== Exercices à traiter ==
a) Répondez brièvement à ces questions sur l'extrait d'entretien avec Cornelia Hummel :
(i) Quel segment de population les répondants représentent-ils ?
(ii) Quel pourcentage de votants relève-t-on parmi les répondants ?
(iii) Autour de quel chiffre tourne le taux de participation effectif ?
b) Rédigez la suite de l'extrait d'entretien avec Cornelia Hummel en commençant après la dernière question.

== Texte fourni ==

++++++++++++++++++++

Cornelia Hummel: Non car la structure de votre échantillon est particulière et les résultats ne peuvent pas être extrapolés à la population suisse, ni même romande. Un journal comme le vôtre a un lectorat spécifique, contrairement à 20 minutes que tout le monde lit pour passer le temps. Ceux qui vous ont répondu, étonnamment nombreux par ailleurs, ont un niveau d’éducation très élevé; il y a une surreprésentation d’étudiants ou ex-étudiants en HES et université. Cela a un impact fort sur les résultats. Ceci dit, vos résultats sont très intéressants car ils concernent un segment de population particulier, les urbains éduqués, qui est souvent le premier à adopter des nouvelles normes et des nouvelles pratiques. Vos répondants se sentent concernés par la politique, et probablement par les questions liées à la citoyenneté au sens large: le chiffre de 90% de votants est, par exemple, très élevé, le double du taux de participation effectif qui tourne autour de 45%.


- Qu’en est-il de la précarité dénoncée par les plus jeunes?

++++++++++++++++++++

== Extrait de données ==
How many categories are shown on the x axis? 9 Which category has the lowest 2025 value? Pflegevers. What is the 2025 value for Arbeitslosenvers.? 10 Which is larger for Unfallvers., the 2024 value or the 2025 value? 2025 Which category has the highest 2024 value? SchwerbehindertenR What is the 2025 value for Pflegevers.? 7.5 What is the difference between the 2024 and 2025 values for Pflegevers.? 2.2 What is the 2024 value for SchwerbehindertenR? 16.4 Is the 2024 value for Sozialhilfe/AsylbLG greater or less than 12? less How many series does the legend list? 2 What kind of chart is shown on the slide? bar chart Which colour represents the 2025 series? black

++++++++++++++++++++

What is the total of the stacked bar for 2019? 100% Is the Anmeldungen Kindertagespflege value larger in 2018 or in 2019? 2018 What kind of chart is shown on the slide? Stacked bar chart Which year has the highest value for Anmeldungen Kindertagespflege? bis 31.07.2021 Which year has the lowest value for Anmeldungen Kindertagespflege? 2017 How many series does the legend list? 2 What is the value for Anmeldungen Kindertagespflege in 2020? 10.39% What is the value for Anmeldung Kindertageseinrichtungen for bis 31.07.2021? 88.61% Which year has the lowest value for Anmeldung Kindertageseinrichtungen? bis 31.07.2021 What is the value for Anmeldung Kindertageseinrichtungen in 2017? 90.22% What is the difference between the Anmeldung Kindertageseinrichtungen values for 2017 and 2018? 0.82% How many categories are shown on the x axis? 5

++++++++++++++++++++

== Réponses ==
a)
(i) Les urbains éduqués.
(ii) 90 %.
(iii) Environ 45 %.

b)
- On a probablement à faire à un double effet: d’une part, ce qu’on appelle l’effet position dans le parcours de vie, c’est-à-dire qu’un jeune débutant dans la vie active est forcément moins installé que ses aînés; d’autre part, on peut voir là la trace d’un effet de génération qui a été bien montré par les travaux du sociologue français Louis Chauvel. En étudiant les conditions de vie de plusieurs cohortes de naissance (personnes nées en 1910, 1920, etc.), notamment sur le pouvoir d’achat, la position professionnelle, le niveau d’éducation, on voit une amélioration des conditions de vie à chaque génération jusque dans les années 1960. Ensuite, la situation de la génération qui suit est plus difficile que celle de ses parents.


- La seule différence idéologique claire qui nous soit apparue concerne le féminisme. Tout le monde se dit féministe mais les moins de 29 ans visent en priorité la lutte contre le sexisme tandis que les plus âgés revendiquent l’égalité salariale.

- Il s’agit sans doute plus d’égalitarisme que de féminisme. Concernant les priorités, les moins de trente ans considèrent certainement l’inégalité salariale comme une conséquence du sexisme, d’où l’importance de lutter contre la cause. Les aînés, eux, ont été en contact avec les combats féministes des années 1970, à une époque où l’on ne parlait pas de sexisme, mais plutôt de société patriarcale. La question a été comprise différemment selon les générations présentes dans votre échantillon.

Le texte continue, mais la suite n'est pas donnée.